À faire:
A) Selon le texte sur la souffrance des Congolais, quel objet sert de cloche devant l'église ?
B) Recopiez mot pour mot le passage du texte sur la souffrance des Congolais qui va de « Les Congolais que » à « devenu une énigme. », ces deux extraits compris.

Texte à lire:
▶

Les Congolais que nous avons rencontrés nous demandent de transmettre. « Dites-leur ! Faites rapport ! » (à votre gouvernement puisque la définition d’un touriste est précisément d’être un agent payé par l’État pour rendre compte de la situation… !) Nous prenons leur demande avec sérieux. Mais le sujet à transmettre est devenu une énigme.
Des allées et venues entre lointain et quotidien
Les Congolais nous demandent de témoigner de leur souffrance. Mais celle-ci a pour nous des parts mystérieuses. Il y a certes la souffrance qui surgit avec évidence de l’épreuve des corps qui prennent en charge le poids des labeurs quotidiens. Mais les Congolais nous racontent aussi le rapport que la souffrance entretient avec des Puissances qui pourraient les réconforter ou les délivrer : les Blancs, Dieu, l’État, les Ancêtres. Les trois premières sont arrivées dans le même bateau. Mais les Blancs sont partis. Disparus, ils restent présents jusque devant l’église où la cloche est un essieu de véhicule dont plus personne n’arrive à s’imaginer qu’il puisse encore arriver jusqu’ici. Dieu a peut-être oublié le Congo, mais les chants de louange réaffirment sa présence. L’État habite à des milliers de kilomètres par-delà la forêt et la savane, et on a du mal à croire que le pont qu’il a une fois promis enjambe un jour la rivière. Restent les ancêtres et les esprits qui continuent d’agir parmi les vivants, donnent des conseils, mais ne parlent pas la langue de la modernité. La souffrance entre ainsi en dialogue avec une histoire évanescente et des mondes invisibles.
Paul est devenu un personnage de fiction. Le film déplie la vie quotidienne d’un villageois comme nous en avons rencontré beaucoup. Une journée du quotidien, qui reprend les rythmes habituels, l’éveil avec les chants du coq et le son d’une cloche, les braises qui rallument le feu domestique, les femmes qui s’en vont chercher l’eau à la source, le départ au champ, le passage des visiteurs… Le quotidien semble se répéter, et tous les jours il varie. La gaieté des voix, les étonnements alternent avec la plainte ou le silence du corps douloureux.
Paul est malade. Davantage que d’habitude, ses pensées s’intensifient. Un incident, la rupture d’une courroie d’un moulin à grain dont il a la charge enflamme ses inquiétudes. Mais Paul n’est pas un personnage de la plainte. Aux questions inquiètes qui lui sont adressées, il dépose des réponses en suspens, métaphoriques, poétiques. Il ne sait pas s’il doit livrer la terre de ses ancêtres aux chercheurs de mercure, autoriser une exploitation minière, laisser entrer la modernité au village. Il sait qu’il doit respect aux ancêtres, mais aussi que les villageois d’aujourd’hui attendent un allègement de la souffrance de maintenant. De son lit d’hôpital, il dialogue avec lui-même. Il adresse ses incertitudes à Michel, un homme plus jeune, qui sait le labour des champs et avance avec les embûches du moment. Avec Paul, les allées et venues entre le quotidien et les puissances des mondes lointains sont comme interrompues en plein vol. Elles sont suspendues au milieu d’une étendue d’air. Elles ne retombent pas en résolution. Il les donne à Michel en transmission.

◀

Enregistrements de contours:

▶

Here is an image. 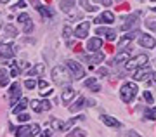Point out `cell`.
I'll return each mask as SVG.
<instances>
[{"instance_id":"obj_40","label":"cell","mask_w":156,"mask_h":137,"mask_svg":"<svg viewBox=\"0 0 156 137\" xmlns=\"http://www.w3.org/2000/svg\"><path fill=\"white\" fill-rule=\"evenodd\" d=\"M106 37H108V40H109V42H113V40L116 38V33H115V30H111V31L108 33Z\"/></svg>"},{"instance_id":"obj_32","label":"cell","mask_w":156,"mask_h":137,"mask_svg":"<svg viewBox=\"0 0 156 137\" xmlns=\"http://www.w3.org/2000/svg\"><path fill=\"white\" fill-rule=\"evenodd\" d=\"M146 26L149 28V30H154V31H156V19H154V17L146 19Z\"/></svg>"},{"instance_id":"obj_36","label":"cell","mask_w":156,"mask_h":137,"mask_svg":"<svg viewBox=\"0 0 156 137\" xmlns=\"http://www.w3.org/2000/svg\"><path fill=\"white\" fill-rule=\"evenodd\" d=\"M109 31H111L109 28H97V37H99V35H108Z\"/></svg>"},{"instance_id":"obj_31","label":"cell","mask_w":156,"mask_h":137,"mask_svg":"<svg viewBox=\"0 0 156 137\" xmlns=\"http://www.w3.org/2000/svg\"><path fill=\"white\" fill-rule=\"evenodd\" d=\"M144 115H146L147 120H149V118H154L156 116V108H144Z\"/></svg>"},{"instance_id":"obj_35","label":"cell","mask_w":156,"mask_h":137,"mask_svg":"<svg viewBox=\"0 0 156 137\" xmlns=\"http://www.w3.org/2000/svg\"><path fill=\"white\" fill-rule=\"evenodd\" d=\"M144 99H146V103H149V104L154 103V97H153V94H151L149 90H146V92H144Z\"/></svg>"},{"instance_id":"obj_4","label":"cell","mask_w":156,"mask_h":137,"mask_svg":"<svg viewBox=\"0 0 156 137\" xmlns=\"http://www.w3.org/2000/svg\"><path fill=\"white\" fill-rule=\"evenodd\" d=\"M147 56L146 54H139V56H135V57H132V59H128L127 63H125V70L127 71H134L135 68H142V66L147 64Z\"/></svg>"},{"instance_id":"obj_13","label":"cell","mask_w":156,"mask_h":137,"mask_svg":"<svg viewBox=\"0 0 156 137\" xmlns=\"http://www.w3.org/2000/svg\"><path fill=\"white\" fill-rule=\"evenodd\" d=\"M139 35H140V31H139V30H134L132 33H127V35H125V37H122V40L118 42V47L122 49V47L128 45L130 42H132V38H135V37H139Z\"/></svg>"},{"instance_id":"obj_30","label":"cell","mask_w":156,"mask_h":137,"mask_svg":"<svg viewBox=\"0 0 156 137\" xmlns=\"http://www.w3.org/2000/svg\"><path fill=\"white\" fill-rule=\"evenodd\" d=\"M87 134H85V130H82V128H75V130L69 132V135L68 137H85Z\"/></svg>"},{"instance_id":"obj_25","label":"cell","mask_w":156,"mask_h":137,"mask_svg":"<svg viewBox=\"0 0 156 137\" xmlns=\"http://www.w3.org/2000/svg\"><path fill=\"white\" fill-rule=\"evenodd\" d=\"M101 19H102V23H109V24H113V21H115V16H113V12L104 11L102 14H101Z\"/></svg>"},{"instance_id":"obj_28","label":"cell","mask_w":156,"mask_h":137,"mask_svg":"<svg viewBox=\"0 0 156 137\" xmlns=\"http://www.w3.org/2000/svg\"><path fill=\"white\" fill-rule=\"evenodd\" d=\"M7 83H9V77H7V71H0V87H5Z\"/></svg>"},{"instance_id":"obj_22","label":"cell","mask_w":156,"mask_h":137,"mask_svg":"<svg viewBox=\"0 0 156 137\" xmlns=\"http://www.w3.org/2000/svg\"><path fill=\"white\" fill-rule=\"evenodd\" d=\"M78 121H85V116H76V118H71L69 121H66V123L62 125V130H68L69 127H73L75 123H78Z\"/></svg>"},{"instance_id":"obj_2","label":"cell","mask_w":156,"mask_h":137,"mask_svg":"<svg viewBox=\"0 0 156 137\" xmlns=\"http://www.w3.org/2000/svg\"><path fill=\"white\" fill-rule=\"evenodd\" d=\"M137 96V85L134 82H127L123 83L122 88H120V97H122L123 103H132Z\"/></svg>"},{"instance_id":"obj_14","label":"cell","mask_w":156,"mask_h":137,"mask_svg":"<svg viewBox=\"0 0 156 137\" xmlns=\"http://www.w3.org/2000/svg\"><path fill=\"white\" fill-rule=\"evenodd\" d=\"M101 121L108 127H115V128H120L122 127V121H118L116 118H113L109 115H101Z\"/></svg>"},{"instance_id":"obj_18","label":"cell","mask_w":156,"mask_h":137,"mask_svg":"<svg viewBox=\"0 0 156 137\" xmlns=\"http://www.w3.org/2000/svg\"><path fill=\"white\" fill-rule=\"evenodd\" d=\"M21 99V85L19 83H12L11 87V103L12 104H16V101Z\"/></svg>"},{"instance_id":"obj_7","label":"cell","mask_w":156,"mask_h":137,"mask_svg":"<svg viewBox=\"0 0 156 137\" xmlns=\"http://www.w3.org/2000/svg\"><path fill=\"white\" fill-rule=\"evenodd\" d=\"M82 61L90 64V68H94L92 64H99V63L104 61V54L102 52H95V54H90V56H82Z\"/></svg>"},{"instance_id":"obj_8","label":"cell","mask_w":156,"mask_h":137,"mask_svg":"<svg viewBox=\"0 0 156 137\" xmlns=\"http://www.w3.org/2000/svg\"><path fill=\"white\" fill-rule=\"evenodd\" d=\"M30 106L33 108L35 113H42V111H49L50 110V103L47 101V99H44V101H31Z\"/></svg>"},{"instance_id":"obj_45","label":"cell","mask_w":156,"mask_h":137,"mask_svg":"<svg viewBox=\"0 0 156 137\" xmlns=\"http://www.w3.org/2000/svg\"><path fill=\"white\" fill-rule=\"evenodd\" d=\"M19 73H21V70H19V68H12V70H11V75H12V77H17Z\"/></svg>"},{"instance_id":"obj_34","label":"cell","mask_w":156,"mask_h":137,"mask_svg":"<svg viewBox=\"0 0 156 137\" xmlns=\"http://www.w3.org/2000/svg\"><path fill=\"white\" fill-rule=\"evenodd\" d=\"M24 87H26V88H30V90H31V88H35V87H37V82H35L33 78H28V80L24 82Z\"/></svg>"},{"instance_id":"obj_27","label":"cell","mask_w":156,"mask_h":137,"mask_svg":"<svg viewBox=\"0 0 156 137\" xmlns=\"http://www.w3.org/2000/svg\"><path fill=\"white\" fill-rule=\"evenodd\" d=\"M26 106H28V101H26V99H23V101L19 103V104H16V106H14V113H17V115H21V113H23V110H24Z\"/></svg>"},{"instance_id":"obj_20","label":"cell","mask_w":156,"mask_h":137,"mask_svg":"<svg viewBox=\"0 0 156 137\" xmlns=\"http://www.w3.org/2000/svg\"><path fill=\"white\" fill-rule=\"evenodd\" d=\"M85 87L92 88L94 92H99V90H101V85L95 82V78H87V80H85Z\"/></svg>"},{"instance_id":"obj_24","label":"cell","mask_w":156,"mask_h":137,"mask_svg":"<svg viewBox=\"0 0 156 137\" xmlns=\"http://www.w3.org/2000/svg\"><path fill=\"white\" fill-rule=\"evenodd\" d=\"M37 9H38V12H40V14H42V16H45V17H52V16H54V11H52L50 7H44V5H38V7H37Z\"/></svg>"},{"instance_id":"obj_1","label":"cell","mask_w":156,"mask_h":137,"mask_svg":"<svg viewBox=\"0 0 156 137\" xmlns=\"http://www.w3.org/2000/svg\"><path fill=\"white\" fill-rule=\"evenodd\" d=\"M52 80L56 85H66L73 80V77L69 75L66 66H56L54 70H52Z\"/></svg>"},{"instance_id":"obj_52","label":"cell","mask_w":156,"mask_h":137,"mask_svg":"<svg viewBox=\"0 0 156 137\" xmlns=\"http://www.w3.org/2000/svg\"><path fill=\"white\" fill-rule=\"evenodd\" d=\"M140 2H144V0H140Z\"/></svg>"},{"instance_id":"obj_48","label":"cell","mask_w":156,"mask_h":137,"mask_svg":"<svg viewBox=\"0 0 156 137\" xmlns=\"http://www.w3.org/2000/svg\"><path fill=\"white\" fill-rule=\"evenodd\" d=\"M30 2H31V4H33V5H37V7H38V5H40V4H38L40 0H30Z\"/></svg>"},{"instance_id":"obj_21","label":"cell","mask_w":156,"mask_h":137,"mask_svg":"<svg viewBox=\"0 0 156 137\" xmlns=\"http://www.w3.org/2000/svg\"><path fill=\"white\" fill-rule=\"evenodd\" d=\"M73 9H75V2L73 0H61V11H64L68 14Z\"/></svg>"},{"instance_id":"obj_44","label":"cell","mask_w":156,"mask_h":137,"mask_svg":"<svg viewBox=\"0 0 156 137\" xmlns=\"http://www.w3.org/2000/svg\"><path fill=\"white\" fill-rule=\"evenodd\" d=\"M108 73H109V71H108V68H99V75H101V77H106Z\"/></svg>"},{"instance_id":"obj_29","label":"cell","mask_w":156,"mask_h":137,"mask_svg":"<svg viewBox=\"0 0 156 137\" xmlns=\"http://www.w3.org/2000/svg\"><path fill=\"white\" fill-rule=\"evenodd\" d=\"M80 5L83 7V9H85L87 12H94V11H95V7L89 4V0H80Z\"/></svg>"},{"instance_id":"obj_17","label":"cell","mask_w":156,"mask_h":137,"mask_svg":"<svg viewBox=\"0 0 156 137\" xmlns=\"http://www.w3.org/2000/svg\"><path fill=\"white\" fill-rule=\"evenodd\" d=\"M75 96H76V92H75L71 87H66L64 90H62V103H64L66 106H69L71 101L75 99Z\"/></svg>"},{"instance_id":"obj_10","label":"cell","mask_w":156,"mask_h":137,"mask_svg":"<svg viewBox=\"0 0 156 137\" xmlns=\"http://www.w3.org/2000/svg\"><path fill=\"white\" fill-rule=\"evenodd\" d=\"M89 30H90V23L83 21V23H80L76 28H75V37H78V38H85L87 35H89Z\"/></svg>"},{"instance_id":"obj_5","label":"cell","mask_w":156,"mask_h":137,"mask_svg":"<svg viewBox=\"0 0 156 137\" xmlns=\"http://www.w3.org/2000/svg\"><path fill=\"white\" fill-rule=\"evenodd\" d=\"M139 14H140V12H135V14H128V16L123 19V24H122V30H123V31L134 30V28L139 24Z\"/></svg>"},{"instance_id":"obj_19","label":"cell","mask_w":156,"mask_h":137,"mask_svg":"<svg viewBox=\"0 0 156 137\" xmlns=\"http://www.w3.org/2000/svg\"><path fill=\"white\" fill-rule=\"evenodd\" d=\"M16 135H23V137H31V127L30 125H21L16 128Z\"/></svg>"},{"instance_id":"obj_50","label":"cell","mask_w":156,"mask_h":137,"mask_svg":"<svg viewBox=\"0 0 156 137\" xmlns=\"http://www.w3.org/2000/svg\"><path fill=\"white\" fill-rule=\"evenodd\" d=\"M7 2H9V0H0V4H7Z\"/></svg>"},{"instance_id":"obj_47","label":"cell","mask_w":156,"mask_h":137,"mask_svg":"<svg viewBox=\"0 0 156 137\" xmlns=\"http://www.w3.org/2000/svg\"><path fill=\"white\" fill-rule=\"evenodd\" d=\"M50 134H52L50 130H45V132H44V134H42L40 137H50Z\"/></svg>"},{"instance_id":"obj_43","label":"cell","mask_w":156,"mask_h":137,"mask_svg":"<svg viewBox=\"0 0 156 137\" xmlns=\"http://www.w3.org/2000/svg\"><path fill=\"white\" fill-rule=\"evenodd\" d=\"M38 87L42 88V90H44V88H47V87H49V83L45 82V80H38Z\"/></svg>"},{"instance_id":"obj_12","label":"cell","mask_w":156,"mask_h":137,"mask_svg":"<svg viewBox=\"0 0 156 137\" xmlns=\"http://www.w3.org/2000/svg\"><path fill=\"white\" fill-rule=\"evenodd\" d=\"M128 56H130V49L123 50V52H118V54L115 56V59H111L109 66H118V64H123V63H127V61H128Z\"/></svg>"},{"instance_id":"obj_49","label":"cell","mask_w":156,"mask_h":137,"mask_svg":"<svg viewBox=\"0 0 156 137\" xmlns=\"http://www.w3.org/2000/svg\"><path fill=\"white\" fill-rule=\"evenodd\" d=\"M101 23H102V19H101V16H99V17H95V24H101Z\"/></svg>"},{"instance_id":"obj_6","label":"cell","mask_w":156,"mask_h":137,"mask_svg":"<svg viewBox=\"0 0 156 137\" xmlns=\"http://www.w3.org/2000/svg\"><path fill=\"white\" fill-rule=\"evenodd\" d=\"M17 52V49L14 47V44H0V56L5 57V59H11L14 57Z\"/></svg>"},{"instance_id":"obj_15","label":"cell","mask_w":156,"mask_h":137,"mask_svg":"<svg viewBox=\"0 0 156 137\" xmlns=\"http://www.w3.org/2000/svg\"><path fill=\"white\" fill-rule=\"evenodd\" d=\"M85 104H94V101H87L85 97H80L75 104H69V111H71V113H76V111H80Z\"/></svg>"},{"instance_id":"obj_42","label":"cell","mask_w":156,"mask_h":137,"mask_svg":"<svg viewBox=\"0 0 156 137\" xmlns=\"http://www.w3.org/2000/svg\"><path fill=\"white\" fill-rule=\"evenodd\" d=\"M17 120H19V121H28V120H30V116H28V115H24V113H21V115L17 116Z\"/></svg>"},{"instance_id":"obj_33","label":"cell","mask_w":156,"mask_h":137,"mask_svg":"<svg viewBox=\"0 0 156 137\" xmlns=\"http://www.w3.org/2000/svg\"><path fill=\"white\" fill-rule=\"evenodd\" d=\"M31 19H30V14H26V12H23L21 16L17 17V23H30Z\"/></svg>"},{"instance_id":"obj_38","label":"cell","mask_w":156,"mask_h":137,"mask_svg":"<svg viewBox=\"0 0 156 137\" xmlns=\"http://www.w3.org/2000/svg\"><path fill=\"white\" fill-rule=\"evenodd\" d=\"M62 125H64V123H61L59 120H52V127H54V128H61L62 130Z\"/></svg>"},{"instance_id":"obj_3","label":"cell","mask_w":156,"mask_h":137,"mask_svg":"<svg viewBox=\"0 0 156 137\" xmlns=\"http://www.w3.org/2000/svg\"><path fill=\"white\" fill-rule=\"evenodd\" d=\"M66 68H68V71H69V75H71L75 80L83 78V75H85V66H82L80 63L68 59V61H66Z\"/></svg>"},{"instance_id":"obj_41","label":"cell","mask_w":156,"mask_h":137,"mask_svg":"<svg viewBox=\"0 0 156 137\" xmlns=\"http://www.w3.org/2000/svg\"><path fill=\"white\" fill-rule=\"evenodd\" d=\"M71 28H69V26H68V24H66V26H64V38H69V35H71Z\"/></svg>"},{"instance_id":"obj_26","label":"cell","mask_w":156,"mask_h":137,"mask_svg":"<svg viewBox=\"0 0 156 137\" xmlns=\"http://www.w3.org/2000/svg\"><path fill=\"white\" fill-rule=\"evenodd\" d=\"M4 30H5V33L9 35V37H12V38H16L17 37V28L14 26V24H5Z\"/></svg>"},{"instance_id":"obj_46","label":"cell","mask_w":156,"mask_h":137,"mask_svg":"<svg viewBox=\"0 0 156 137\" xmlns=\"http://www.w3.org/2000/svg\"><path fill=\"white\" fill-rule=\"evenodd\" d=\"M128 137H140L135 130H128Z\"/></svg>"},{"instance_id":"obj_9","label":"cell","mask_w":156,"mask_h":137,"mask_svg":"<svg viewBox=\"0 0 156 137\" xmlns=\"http://www.w3.org/2000/svg\"><path fill=\"white\" fill-rule=\"evenodd\" d=\"M139 44L140 47H146V49H153L156 45V40L151 37V35H147V33H140L139 35Z\"/></svg>"},{"instance_id":"obj_11","label":"cell","mask_w":156,"mask_h":137,"mask_svg":"<svg viewBox=\"0 0 156 137\" xmlns=\"http://www.w3.org/2000/svg\"><path fill=\"white\" fill-rule=\"evenodd\" d=\"M151 75H153V71L149 70V66H142V68H139V70L134 73V78L135 80H146V82H147L151 78Z\"/></svg>"},{"instance_id":"obj_53","label":"cell","mask_w":156,"mask_h":137,"mask_svg":"<svg viewBox=\"0 0 156 137\" xmlns=\"http://www.w3.org/2000/svg\"><path fill=\"white\" fill-rule=\"evenodd\" d=\"M153 2H156V0H153Z\"/></svg>"},{"instance_id":"obj_16","label":"cell","mask_w":156,"mask_h":137,"mask_svg":"<svg viewBox=\"0 0 156 137\" xmlns=\"http://www.w3.org/2000/svg\"><path fill=\"white\" fill-rule=\"evenodd\" d=\"M102 47V40L97 37V38H90L87 42V50L89 52H99V49Z\"/></svg>"},{"instance_id":"obj_51","label":"cell","mask_w":156,"mask_h":137,"mask_svg":"<svg viewBox=\"0 0 156 137\" xmlns=\"http://www.w3.org/2000/svg\"><path fill=\"white\" fill-rule=\"evenodd\" d=\"M154 12H156V7H154Z\"/></svg>"},{"instance_id":"obj_39","label":"cell","mask_w":156,"mask_h":137,"mask_svg":"<svg viewBox=\"0 0 156 137\" xmlns=\"http://www.w3.org/2000/svg\"><path fill=\"white\" fill-rule=\"evenodd\" d=\"M30 31H33V23L31 21L26 23V26H24V33H30Z\"/></svg>"},{"instance_id":"obj_23","label":"cell","mask_w":156,"mask_h":137,"mask_svg":"<svg viewBox=\"0 0 156 137\" xmlns=\"http://www.w3.org/2000/svg\"><path fill=\"white\" fill-rule=\"evenodd\" d=\"M44 70H45L44 64H35L31 70H28V75H30V77H31V75H42V73H44Z\"/></svg>"},{"instance_id":"obj_37","label":"cell","mask_w":156,"mask_h":137,"mask_svg":"<svg viewBox=\"0 0 156 137\" xmlns=\"http://www.w3.org/2000/svg\"><path fill=\"white\" fill-rule=\"evenodd\" d=\"M94 2H95V4H101V5H111V4H113V0H94Z\"/></svg>"},{"instance_id":"obj_54","label":"cell","mask_w":156,"mask_h":137,"mask_svg":"<svg viewBox=\"0 0 156 137\" xmlns=\"http://www.w3.org/2000/svg\"><path fill=\"white\" fill-rule=\"evenodd\" d=\"M118 2H120V0H118Z\"/></svg>"}]
</instances>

◀

Réponses:
A) Un essieu de véhicule.

B)
Les Congolais que nous avons rencontrés nous demandent de transmettre. « Dites-leur ! Faites rapport ! » (à votre gouvernement puisque la définition d’un touriste est précisément d’être un agent payé par l’État pour rendre compte de la situation… !) Nous prenons leur demande avec sérieux. Mais le sujet à transmettre est devenu une énigme.